• _WORK TO DO_: Please rewrite the rows below with "girl's" swapped for "child's" throughout, changing nothing else, and leave the pictures out of your copy.
[start of PROVIDED MATERIAL]
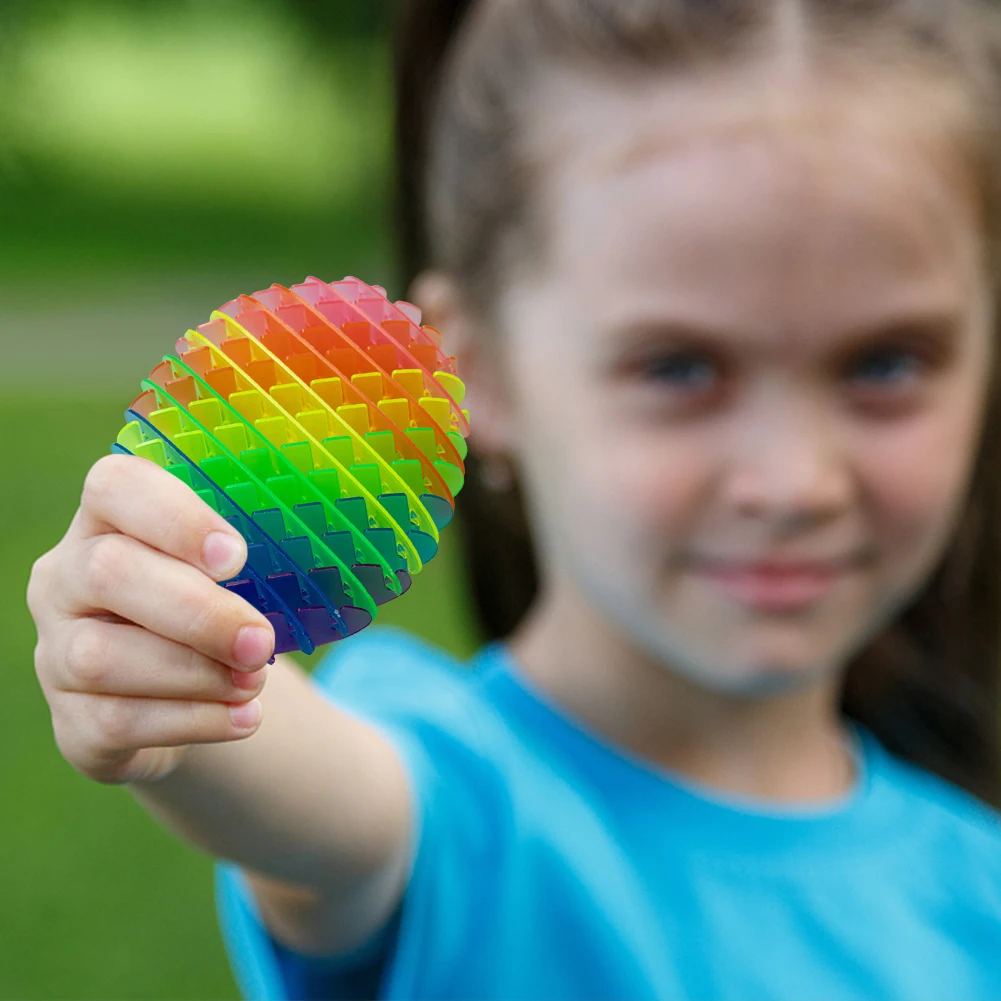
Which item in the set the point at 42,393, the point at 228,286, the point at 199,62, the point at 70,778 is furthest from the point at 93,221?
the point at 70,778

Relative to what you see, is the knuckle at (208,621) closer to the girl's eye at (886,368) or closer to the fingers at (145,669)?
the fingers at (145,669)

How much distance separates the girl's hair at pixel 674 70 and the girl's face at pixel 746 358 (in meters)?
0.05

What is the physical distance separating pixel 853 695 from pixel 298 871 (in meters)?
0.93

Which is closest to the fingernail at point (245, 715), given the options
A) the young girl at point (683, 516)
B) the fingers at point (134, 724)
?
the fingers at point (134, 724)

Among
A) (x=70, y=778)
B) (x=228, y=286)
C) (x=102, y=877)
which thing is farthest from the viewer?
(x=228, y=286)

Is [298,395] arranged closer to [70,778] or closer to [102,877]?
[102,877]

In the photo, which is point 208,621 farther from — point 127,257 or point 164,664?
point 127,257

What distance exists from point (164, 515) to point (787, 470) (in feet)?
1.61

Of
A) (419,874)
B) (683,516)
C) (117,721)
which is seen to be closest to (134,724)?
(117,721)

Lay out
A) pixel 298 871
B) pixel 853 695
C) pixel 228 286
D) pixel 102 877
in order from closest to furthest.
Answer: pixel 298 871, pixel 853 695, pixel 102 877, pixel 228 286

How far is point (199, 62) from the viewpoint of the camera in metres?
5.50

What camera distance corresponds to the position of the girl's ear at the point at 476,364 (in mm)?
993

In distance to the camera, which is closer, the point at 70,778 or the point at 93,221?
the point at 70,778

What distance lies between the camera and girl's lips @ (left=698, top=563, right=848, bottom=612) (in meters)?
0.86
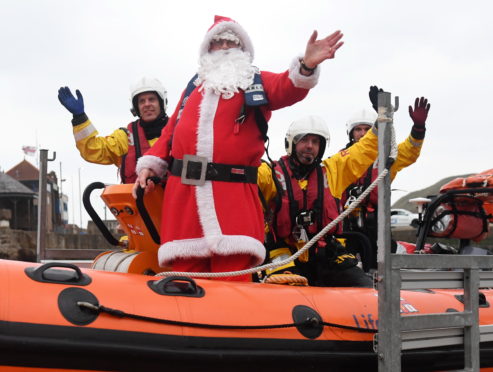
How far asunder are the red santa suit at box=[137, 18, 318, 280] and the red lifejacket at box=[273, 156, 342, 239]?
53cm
[end of PROVIDED MATERIAL]
• _CORRECT ANSWER_:
Which item in the set the point at 42,393, the point at 228,286, the point at 199,62, the point at 70,778 is furthest from the point at 93,221?
the point at 70,778

Relative to what you see, is the knuckle at (208,621) closer to the child's eye at (886,368) or closer to the fingers at (145,669)?
the fingers at (145,669)

How much distance separates the child's hair at pixel 674 70 and the child's face at pixel 746 358 (in meters)?
0.05

What is the physical distance separating pixel 853 695 from pixel 298 871 (in meters)?
0.93

Which is closest to the fingernail at point (245, 715), given the options
A) the young girl at point (683, 516)
B) the fingers at point (134, 724)
?
the fingers at point (134, 724)

Among
A) (x=70, y=778)
B) (x=228, y=286)
C) (x=102, y=877)
which thing is farthest from the viewer?
(x=228, y=286)

Is [298,395] arranged closer to [70,778] or closer to [102,877]?
[102,877]

In the photo, which is point 208,621 farther from — point 127,257 or point 164,664?
point 127,257

What distance exists from point (164, 515) to point (787, 470) (in feet)?
1.61

Of
A) (419,874)
B) (683,516)
C) (117,721)
which is seen to be closest to (134,724)?
(117,721)

Lay out
A) pixel 298 871
B) pixel 853 695
C) pixel 228 286
D) pixel 102 877
in order from closest to furthest.
Answer: pixel 298 871, pixel 853 695, pixel 102 877, pixel 228 286

How far is point (199, 62) from the viewpoint of the camera in metres?
5.50

What camera distance corresponds to the position of the child's ear at the point at 476,364 (in mm)?
993

In distance to the camera, which is closer, the point at 70,778 or the point at 93,221?
the point at 70,778

What distance lies between the camera and child's lips @ (left=698, top=563, right=848, bottom=612) (in meters)?
0.86
How far asunder are the red santa suit at box=[137, 18, 318, 280] and the red lifejacket at box=[273, 156, 342, 239]?
53cm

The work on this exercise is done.